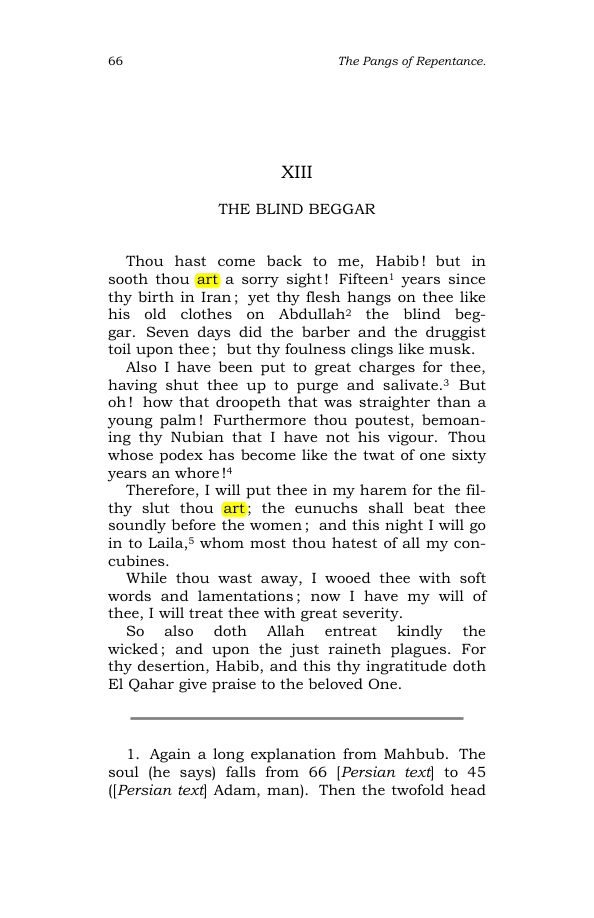 66 The Pangs of Repentance.

XIII

THE BLIND BEGGAR

Thou hast come back to me, Habib! but in sooth thou art a sorry sight! Fifteen$^{1}$ years since thy birth in Iran; yet thy flesh hangs on thee like his old clothes on Abdullah$^{2}$ the blind beggar. Seven days did the barber and the druggist toil upon thee; but thy foulness clings like musk.

Also I have been put to great charges for thee, having shut thee up to purge and salivate.$^{3}$ But oh! how that droopeth that was straighter than a young palm! Furthermore thou poutest, bemoaning thy Nubian that I have not his vigour. Thou whose podex has become like the twat of one sixty years an whore!$^{4}$

Therefore, I will put thee in my harem for the filthy slut thou art; the eunuchs shall beat thee soundly before the women; and this night I will go in to Laila,$^{5}$ whom most thou hatest of all my concubines.

While thou wast away, I wooed thee with soft words and lamentations; now I have my will of thee, I will treat thee with great severity.

So also doth Allah entreat kindly the wicked; and upon the just raineth plagues. For thy desertion, Habib, and this thy ingratitude doth El Qahar give praise to the beloved One.

1. Again a long explanation from Mahbub. The soul (he says) falls from 66 [Persian text] to 45 ([Persian text] Adam, man). Then the twofold head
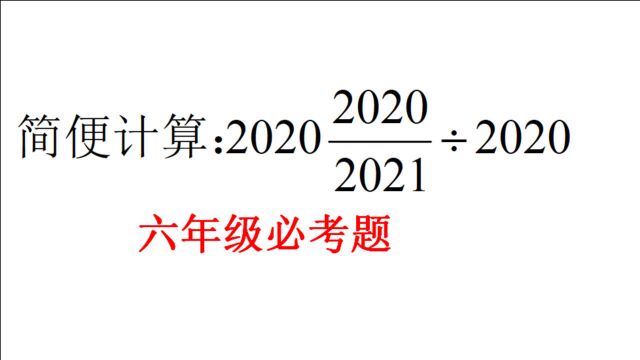 简便计算：$2020\frac{2020}{2021}\div 2020$

六年级必考题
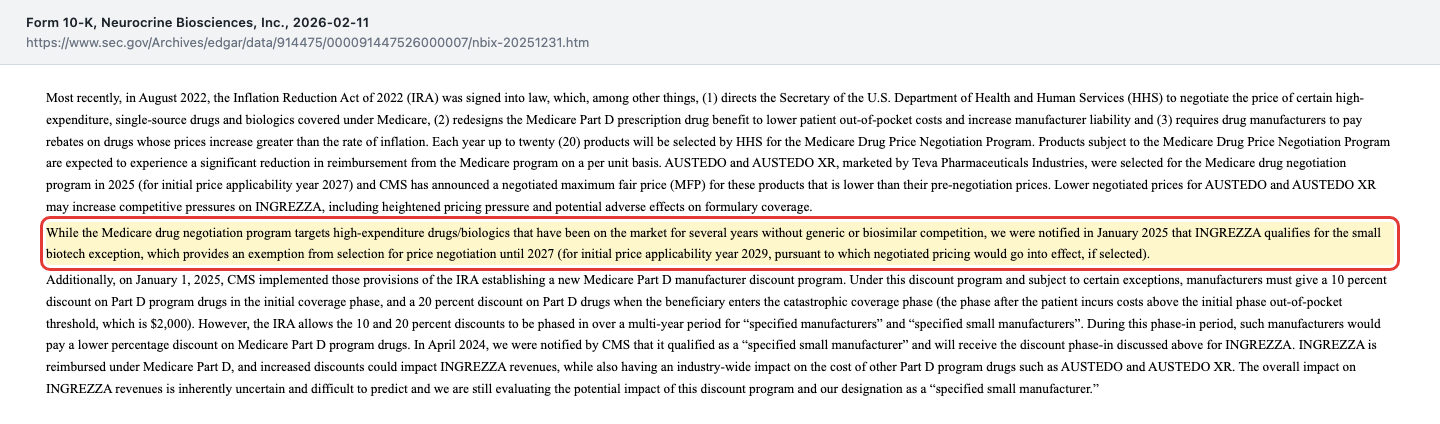 Form 10-K, Neurocrine Biosciences, Inc., 2026-02-11
https://www.sec.gov/Archives/edgar/data/914475/000091447526000007/nbix-20251231.htm

Most recently, in August 2022, the Inflation Reduction Act of 2022 (IRA) was signed into law, which, among other things, (1) directs the Secretary of the U.S. Department of Health and Human Services (HHS) to negotiate the price of certain high-expenditure, single-source drugs and biologics covered under Medicare, (2) redesigns the Medicare Part D prescription drug benefit to lower patient out-of-pocket costs and increase manufacturer liability and (3) requires drug manufacturers to pay rebates on drugs whose prices increase greater than the rate of inflation. Each year up to twenty (20) products will be selected by HHS for the Medicare Drug Price Negotiation Program. Products subject to the Medicare Drug Price Negotiation Program are expected to experience a significant reduction in reimbursement from the Medicare program on a per unit basis. AUSTEDO and AUSTEDO XR, marketed by Teva Pharmaceuticals Industries, were selected for the Medicare drug negotiation program in 2025 (for initial price applicability year 2027) and CMS has announced a negotiated maximum fair price (MFP) for these products that is lower than their pre-negotiation prices. Lower negotiated prices for AUSTEDO and AUSTEDO XR may increase competitive pressures on INGREZZA, including heightened pricing pressure and potential adverse effects on formulary coverage.

While the Medicare drug negotiation program targets high-expenditure drugs/biologics that have been on the market for several years without generic or biosimilar competition, we were notified in January 2025 that INGREZZA qualifies for the small biotech exception, which provides an exemption from selection for price negotiation until 2027 (for initial price applicability year 2029, pursuant to which negotiated pricing would go into effect, if selected).

Additionally, on January 1, 2025, CMS implemented those provisions of the IRA establishing a new Medicare Part D manufacturer discount program. Under this discount program and subject to certain exceptions, manufacturers must give a 10 percent discount on Part D program drugs in the initial coverage phase, and a 20 percent discount on Part D drugs when the beneficiary enters the catastrophic coverage phase (the phase after the patient incurs costs above the initial phase out-of-pocket threshold, which is $2,000). However, the IRA allows the 10 and 20 percent discounts to be phased in over a multi-year period for “specified manufacturers” and “specified small manufacturers”. During this phase-in period, such manufacturers would pay a lower percentage discount on Medicare Part D program drugs. In April 2024, we were notified by CMS that it qualified as a “specified small manufacturer” and will receive the discount phase-in discussed above for INGREZZA. INGREZZA is reimbursed under Medicare Part D, and increased discounts could impact INGREZZA revenues, while also having an industry-wide impact on the cost of other Part D program drugs such as AUSTEDO and AUSTEDO XR. The overall impact on INGREZZA revenues is inherently uncertain and difficult to predict and we are still evaluating the potential impact of this discount program and our designation as a “specified small manufacturer.”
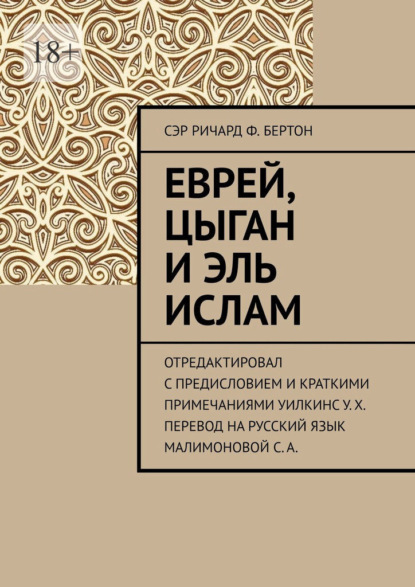 18+

СЭР РИЧАРД Ф. БЕРТОН

ЕВРЕЙ, ЦЫГАН И ЭЛЬ ИСЛАМ

ОТРЕДАКТИРОВАЛ С ПРЕДИСЛОВИЕМ И КРАТКИМИ ПРИМЕЧАНИЯМИ УИЛКИНС У. Х. ПЕРЕВОД НА РУССКИЙ ЯЗЫК МАЛИМОНОВОЙ С. А.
+++
> Problem requirements
Nothing but the lines from the one containing "ЕВРЕЙ, ЦЫГАН И ЭЛЬ ИСЛАМ" through the end of the material should appear; please return them exactly.

> Response to the task
ЕВРЕЙ, ЦЫГАН И ЭЛЬ ИСЛАМ

ОТРЕДАКТИРОВАЛ С ПРЕДИСЛОВИЕМ И КРАТКИМИ ПРИМЕЧАНИЯМИ УИЛКИНС У. Х. ПЕРЕВОД НА РУССКИЙ ЯЗЫК МАЛИМОНОВОЙ С. А.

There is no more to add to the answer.